Raitis: Price is still the number one factor — I believe everyone else will agree. That’s for all customers, and also for me as a buyer. Customers are probably looking for things like locally-made garments. But it's not easy to make a switch at the moment because of many factors — price and availability, stock and so on.
One thing that we are doing is, we want to be as transparent as possible. That means making sure we showcase where the garment is made. Who’s the company, what's the process? And we list that on our product catalogue on the Printful website. That's something we launched a while ago, and just to increase the transparency. And it's super challenging to do because your suppliers and partners can say whatever they want, but you must go to those contacts, check and see. The main goal is to be transparent, so customers can go to the website and see what's happening there. That the factories are legitimate.
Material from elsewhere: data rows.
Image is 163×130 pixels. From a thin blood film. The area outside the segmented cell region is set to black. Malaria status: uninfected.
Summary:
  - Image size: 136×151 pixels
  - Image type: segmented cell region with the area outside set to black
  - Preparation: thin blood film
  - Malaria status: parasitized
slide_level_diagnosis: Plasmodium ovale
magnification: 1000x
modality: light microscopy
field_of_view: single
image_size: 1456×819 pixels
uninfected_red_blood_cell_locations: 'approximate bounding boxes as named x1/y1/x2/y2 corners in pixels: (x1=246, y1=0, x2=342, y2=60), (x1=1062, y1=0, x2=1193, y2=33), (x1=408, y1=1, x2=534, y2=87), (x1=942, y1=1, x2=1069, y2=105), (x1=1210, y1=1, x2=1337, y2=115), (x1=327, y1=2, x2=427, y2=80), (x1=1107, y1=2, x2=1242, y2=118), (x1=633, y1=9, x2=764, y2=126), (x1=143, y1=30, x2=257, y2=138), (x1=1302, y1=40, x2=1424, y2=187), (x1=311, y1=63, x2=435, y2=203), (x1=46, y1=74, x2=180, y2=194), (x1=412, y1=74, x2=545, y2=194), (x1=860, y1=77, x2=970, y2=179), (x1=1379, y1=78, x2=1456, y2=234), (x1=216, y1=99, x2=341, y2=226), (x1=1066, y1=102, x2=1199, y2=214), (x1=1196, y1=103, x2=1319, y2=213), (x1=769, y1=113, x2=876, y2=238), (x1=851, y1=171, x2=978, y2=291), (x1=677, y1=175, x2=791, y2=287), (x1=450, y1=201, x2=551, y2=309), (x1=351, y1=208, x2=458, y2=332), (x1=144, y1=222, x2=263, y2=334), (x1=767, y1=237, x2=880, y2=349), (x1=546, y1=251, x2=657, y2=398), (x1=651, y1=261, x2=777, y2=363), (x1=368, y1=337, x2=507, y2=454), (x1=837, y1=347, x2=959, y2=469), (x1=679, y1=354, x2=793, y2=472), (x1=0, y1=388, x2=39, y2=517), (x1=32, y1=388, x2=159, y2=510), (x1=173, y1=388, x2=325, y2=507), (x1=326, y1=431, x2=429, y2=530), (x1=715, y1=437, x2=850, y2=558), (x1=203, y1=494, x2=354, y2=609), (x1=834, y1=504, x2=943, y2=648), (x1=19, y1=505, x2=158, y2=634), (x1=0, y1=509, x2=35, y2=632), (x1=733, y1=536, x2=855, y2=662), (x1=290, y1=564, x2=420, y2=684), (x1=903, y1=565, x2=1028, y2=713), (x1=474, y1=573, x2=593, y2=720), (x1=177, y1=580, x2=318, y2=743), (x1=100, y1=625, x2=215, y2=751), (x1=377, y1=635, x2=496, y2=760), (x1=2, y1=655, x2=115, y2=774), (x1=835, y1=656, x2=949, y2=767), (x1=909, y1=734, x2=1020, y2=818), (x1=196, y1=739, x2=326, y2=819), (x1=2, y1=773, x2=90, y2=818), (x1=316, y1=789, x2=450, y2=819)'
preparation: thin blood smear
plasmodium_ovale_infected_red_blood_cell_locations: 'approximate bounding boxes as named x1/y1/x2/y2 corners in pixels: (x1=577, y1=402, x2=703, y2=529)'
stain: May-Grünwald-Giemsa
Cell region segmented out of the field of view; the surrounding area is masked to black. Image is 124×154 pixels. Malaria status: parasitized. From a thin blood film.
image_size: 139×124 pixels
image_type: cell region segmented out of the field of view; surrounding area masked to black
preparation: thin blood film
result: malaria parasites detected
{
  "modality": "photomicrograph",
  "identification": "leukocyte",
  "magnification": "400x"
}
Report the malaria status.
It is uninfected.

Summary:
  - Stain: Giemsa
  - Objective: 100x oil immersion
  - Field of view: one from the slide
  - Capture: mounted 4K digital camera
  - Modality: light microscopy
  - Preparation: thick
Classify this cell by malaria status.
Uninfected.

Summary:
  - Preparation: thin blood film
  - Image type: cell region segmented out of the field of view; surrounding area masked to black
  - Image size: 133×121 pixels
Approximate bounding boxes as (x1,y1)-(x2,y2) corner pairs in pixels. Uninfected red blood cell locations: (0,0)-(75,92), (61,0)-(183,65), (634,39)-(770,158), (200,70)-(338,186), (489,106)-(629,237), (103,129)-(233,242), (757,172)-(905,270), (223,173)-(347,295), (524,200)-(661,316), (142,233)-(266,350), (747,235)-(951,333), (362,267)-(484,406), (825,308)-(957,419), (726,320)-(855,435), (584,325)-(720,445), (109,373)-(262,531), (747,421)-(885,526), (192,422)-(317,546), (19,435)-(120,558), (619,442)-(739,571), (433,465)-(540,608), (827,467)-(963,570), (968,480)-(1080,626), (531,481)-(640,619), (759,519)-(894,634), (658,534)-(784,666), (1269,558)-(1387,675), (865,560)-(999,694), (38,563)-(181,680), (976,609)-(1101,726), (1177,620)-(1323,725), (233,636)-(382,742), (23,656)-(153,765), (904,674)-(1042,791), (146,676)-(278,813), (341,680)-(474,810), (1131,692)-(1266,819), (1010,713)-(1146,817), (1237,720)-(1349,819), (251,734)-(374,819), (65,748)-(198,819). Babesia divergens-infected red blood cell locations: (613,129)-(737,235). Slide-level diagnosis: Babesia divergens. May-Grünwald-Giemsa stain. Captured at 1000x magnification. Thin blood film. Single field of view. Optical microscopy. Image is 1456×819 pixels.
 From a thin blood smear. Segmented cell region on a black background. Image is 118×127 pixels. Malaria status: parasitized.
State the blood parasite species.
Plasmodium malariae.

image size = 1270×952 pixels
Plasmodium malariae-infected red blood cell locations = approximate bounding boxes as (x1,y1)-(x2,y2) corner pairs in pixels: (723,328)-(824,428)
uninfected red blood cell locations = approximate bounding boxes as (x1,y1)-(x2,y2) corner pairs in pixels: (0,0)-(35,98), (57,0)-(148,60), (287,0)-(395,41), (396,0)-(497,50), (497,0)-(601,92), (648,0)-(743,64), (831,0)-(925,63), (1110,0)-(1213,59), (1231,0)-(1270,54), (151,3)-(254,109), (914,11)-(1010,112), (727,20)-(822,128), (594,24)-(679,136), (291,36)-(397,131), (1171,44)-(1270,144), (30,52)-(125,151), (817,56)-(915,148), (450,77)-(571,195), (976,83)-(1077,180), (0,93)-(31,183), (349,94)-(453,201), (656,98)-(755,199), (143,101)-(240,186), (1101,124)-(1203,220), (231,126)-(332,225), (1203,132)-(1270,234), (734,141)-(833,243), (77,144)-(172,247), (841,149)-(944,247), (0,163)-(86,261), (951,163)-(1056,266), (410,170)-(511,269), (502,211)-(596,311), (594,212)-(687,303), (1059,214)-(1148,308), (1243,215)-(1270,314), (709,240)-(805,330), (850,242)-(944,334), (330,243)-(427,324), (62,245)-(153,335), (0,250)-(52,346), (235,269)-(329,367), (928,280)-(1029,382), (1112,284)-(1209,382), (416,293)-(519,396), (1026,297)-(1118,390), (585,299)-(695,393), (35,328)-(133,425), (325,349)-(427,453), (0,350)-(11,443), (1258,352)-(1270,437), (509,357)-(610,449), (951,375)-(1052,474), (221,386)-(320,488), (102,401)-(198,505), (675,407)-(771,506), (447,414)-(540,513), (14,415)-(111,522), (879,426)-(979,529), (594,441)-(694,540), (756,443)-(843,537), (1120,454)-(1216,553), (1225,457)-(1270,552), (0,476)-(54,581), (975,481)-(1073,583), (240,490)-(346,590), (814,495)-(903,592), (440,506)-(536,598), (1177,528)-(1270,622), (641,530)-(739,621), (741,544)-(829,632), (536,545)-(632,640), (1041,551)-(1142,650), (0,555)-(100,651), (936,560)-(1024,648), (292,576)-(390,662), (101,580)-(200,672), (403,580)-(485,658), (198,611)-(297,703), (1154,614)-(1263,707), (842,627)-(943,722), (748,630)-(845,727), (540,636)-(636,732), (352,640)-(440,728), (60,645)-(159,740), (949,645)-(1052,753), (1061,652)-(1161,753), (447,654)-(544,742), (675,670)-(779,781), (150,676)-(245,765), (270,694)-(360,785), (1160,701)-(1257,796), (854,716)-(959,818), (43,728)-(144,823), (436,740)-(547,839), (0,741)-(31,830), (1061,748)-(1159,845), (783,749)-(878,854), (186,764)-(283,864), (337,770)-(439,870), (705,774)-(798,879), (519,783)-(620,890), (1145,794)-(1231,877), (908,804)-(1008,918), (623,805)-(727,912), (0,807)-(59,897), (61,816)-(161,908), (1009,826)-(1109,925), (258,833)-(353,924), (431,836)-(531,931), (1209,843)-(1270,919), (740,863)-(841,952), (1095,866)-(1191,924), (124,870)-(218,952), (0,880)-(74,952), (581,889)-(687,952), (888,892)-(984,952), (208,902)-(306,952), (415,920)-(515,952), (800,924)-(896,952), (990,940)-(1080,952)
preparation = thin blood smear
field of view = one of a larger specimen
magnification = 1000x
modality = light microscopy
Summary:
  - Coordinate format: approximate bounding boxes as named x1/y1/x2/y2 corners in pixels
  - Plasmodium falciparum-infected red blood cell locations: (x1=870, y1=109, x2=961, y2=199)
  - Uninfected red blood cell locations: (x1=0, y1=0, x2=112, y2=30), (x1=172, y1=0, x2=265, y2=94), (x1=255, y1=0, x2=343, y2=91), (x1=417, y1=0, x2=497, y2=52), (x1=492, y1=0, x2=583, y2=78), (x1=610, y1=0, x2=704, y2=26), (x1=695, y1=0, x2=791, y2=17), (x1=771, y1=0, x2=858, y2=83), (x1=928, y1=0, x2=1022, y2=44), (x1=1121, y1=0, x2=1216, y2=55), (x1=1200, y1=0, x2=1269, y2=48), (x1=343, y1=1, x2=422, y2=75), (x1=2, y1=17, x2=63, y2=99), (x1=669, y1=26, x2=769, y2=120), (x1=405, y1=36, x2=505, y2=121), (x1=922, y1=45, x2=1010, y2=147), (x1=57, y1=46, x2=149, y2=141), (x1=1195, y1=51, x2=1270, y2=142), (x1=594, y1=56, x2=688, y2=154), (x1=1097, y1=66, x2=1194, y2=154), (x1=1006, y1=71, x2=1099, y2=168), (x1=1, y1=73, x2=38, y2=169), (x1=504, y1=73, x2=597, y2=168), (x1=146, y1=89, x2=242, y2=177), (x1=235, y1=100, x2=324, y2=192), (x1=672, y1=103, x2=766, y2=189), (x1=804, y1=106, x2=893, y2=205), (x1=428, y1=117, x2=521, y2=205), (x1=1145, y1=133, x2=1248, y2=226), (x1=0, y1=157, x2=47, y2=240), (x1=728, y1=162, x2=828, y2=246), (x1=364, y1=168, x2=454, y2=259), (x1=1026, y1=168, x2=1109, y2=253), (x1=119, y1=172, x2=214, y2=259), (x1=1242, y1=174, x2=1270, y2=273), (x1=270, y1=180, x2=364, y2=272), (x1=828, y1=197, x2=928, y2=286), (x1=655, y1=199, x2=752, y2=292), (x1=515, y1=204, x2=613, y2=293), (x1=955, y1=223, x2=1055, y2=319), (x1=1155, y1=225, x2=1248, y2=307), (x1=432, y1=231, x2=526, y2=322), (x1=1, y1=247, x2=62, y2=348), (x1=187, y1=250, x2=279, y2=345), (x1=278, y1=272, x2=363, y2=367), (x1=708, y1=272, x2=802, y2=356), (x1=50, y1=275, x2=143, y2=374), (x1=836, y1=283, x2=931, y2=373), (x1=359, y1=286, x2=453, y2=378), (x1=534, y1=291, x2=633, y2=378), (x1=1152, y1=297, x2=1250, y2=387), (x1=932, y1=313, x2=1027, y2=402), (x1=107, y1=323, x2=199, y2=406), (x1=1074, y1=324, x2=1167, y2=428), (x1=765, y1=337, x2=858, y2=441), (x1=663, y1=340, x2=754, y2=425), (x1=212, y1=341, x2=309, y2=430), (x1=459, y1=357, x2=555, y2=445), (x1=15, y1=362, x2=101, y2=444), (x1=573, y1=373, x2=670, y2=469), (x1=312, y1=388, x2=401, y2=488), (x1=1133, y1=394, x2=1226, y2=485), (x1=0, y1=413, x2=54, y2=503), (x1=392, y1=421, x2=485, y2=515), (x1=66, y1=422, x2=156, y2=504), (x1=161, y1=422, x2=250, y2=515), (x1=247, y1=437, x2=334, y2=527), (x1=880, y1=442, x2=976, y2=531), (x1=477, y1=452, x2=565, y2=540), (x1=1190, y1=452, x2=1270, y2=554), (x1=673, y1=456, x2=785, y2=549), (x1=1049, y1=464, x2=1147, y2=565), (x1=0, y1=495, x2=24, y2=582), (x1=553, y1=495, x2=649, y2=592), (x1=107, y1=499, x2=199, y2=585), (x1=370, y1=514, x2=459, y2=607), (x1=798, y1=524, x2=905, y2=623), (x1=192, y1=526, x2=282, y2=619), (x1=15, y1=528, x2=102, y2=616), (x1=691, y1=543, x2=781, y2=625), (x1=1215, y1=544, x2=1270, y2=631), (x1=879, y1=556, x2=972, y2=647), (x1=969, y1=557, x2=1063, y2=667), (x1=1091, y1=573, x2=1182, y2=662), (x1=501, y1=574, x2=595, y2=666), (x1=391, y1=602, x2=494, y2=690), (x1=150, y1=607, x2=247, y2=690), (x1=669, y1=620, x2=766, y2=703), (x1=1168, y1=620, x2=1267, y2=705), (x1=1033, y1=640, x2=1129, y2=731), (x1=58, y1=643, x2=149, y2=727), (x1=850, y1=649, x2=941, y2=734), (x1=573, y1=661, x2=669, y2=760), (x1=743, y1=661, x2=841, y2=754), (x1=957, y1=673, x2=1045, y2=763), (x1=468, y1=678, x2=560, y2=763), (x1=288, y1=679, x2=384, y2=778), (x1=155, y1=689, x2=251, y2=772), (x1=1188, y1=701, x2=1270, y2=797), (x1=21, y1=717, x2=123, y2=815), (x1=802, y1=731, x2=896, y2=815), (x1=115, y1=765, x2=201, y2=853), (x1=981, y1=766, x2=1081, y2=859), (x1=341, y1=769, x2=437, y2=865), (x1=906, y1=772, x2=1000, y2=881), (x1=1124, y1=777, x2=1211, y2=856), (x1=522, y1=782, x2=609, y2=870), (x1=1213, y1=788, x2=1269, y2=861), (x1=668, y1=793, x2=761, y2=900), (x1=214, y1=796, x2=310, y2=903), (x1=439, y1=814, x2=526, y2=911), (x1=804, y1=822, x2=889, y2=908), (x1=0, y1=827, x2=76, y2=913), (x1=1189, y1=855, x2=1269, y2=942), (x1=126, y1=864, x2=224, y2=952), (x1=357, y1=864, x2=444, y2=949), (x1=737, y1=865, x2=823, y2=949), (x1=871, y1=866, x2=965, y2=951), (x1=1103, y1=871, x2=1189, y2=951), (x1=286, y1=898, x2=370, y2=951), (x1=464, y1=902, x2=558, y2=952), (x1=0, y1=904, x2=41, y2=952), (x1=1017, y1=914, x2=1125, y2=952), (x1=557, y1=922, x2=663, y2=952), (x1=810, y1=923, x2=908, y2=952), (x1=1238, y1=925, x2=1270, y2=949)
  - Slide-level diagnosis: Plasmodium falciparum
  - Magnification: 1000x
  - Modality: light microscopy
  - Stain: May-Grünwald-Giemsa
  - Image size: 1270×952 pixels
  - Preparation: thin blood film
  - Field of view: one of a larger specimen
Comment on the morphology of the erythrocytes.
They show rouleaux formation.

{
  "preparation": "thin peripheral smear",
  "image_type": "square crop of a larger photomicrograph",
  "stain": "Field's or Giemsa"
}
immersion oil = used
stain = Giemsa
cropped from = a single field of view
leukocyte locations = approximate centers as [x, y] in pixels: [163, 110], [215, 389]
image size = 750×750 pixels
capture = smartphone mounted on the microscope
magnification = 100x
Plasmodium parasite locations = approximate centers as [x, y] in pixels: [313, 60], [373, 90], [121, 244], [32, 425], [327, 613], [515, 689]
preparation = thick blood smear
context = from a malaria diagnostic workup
Samir: With the new technology, with the digital possibilities, such as blockchain technology, everything can easily be followed back to the roots. It’s impossible without that, and especially after the accident in Bangladesh at the Rana factory, everyone is more concerned about it. We called it sustainability. Actually, human welfare is another part of sustainability. Everyone is concerned about it.
Mark: We try to balance everything. The brands continue to push on price, and they move production into different countries and things like that. They move that around, but at the end of the day, they're very concerned about the operators’ health and welfare and safety, and everything else. As we have operations in Vietnam and Cambodia as well as China, the key is transparency, and being above the line and just continuing to maintain the quality — the quality of the people, and the quality of the product.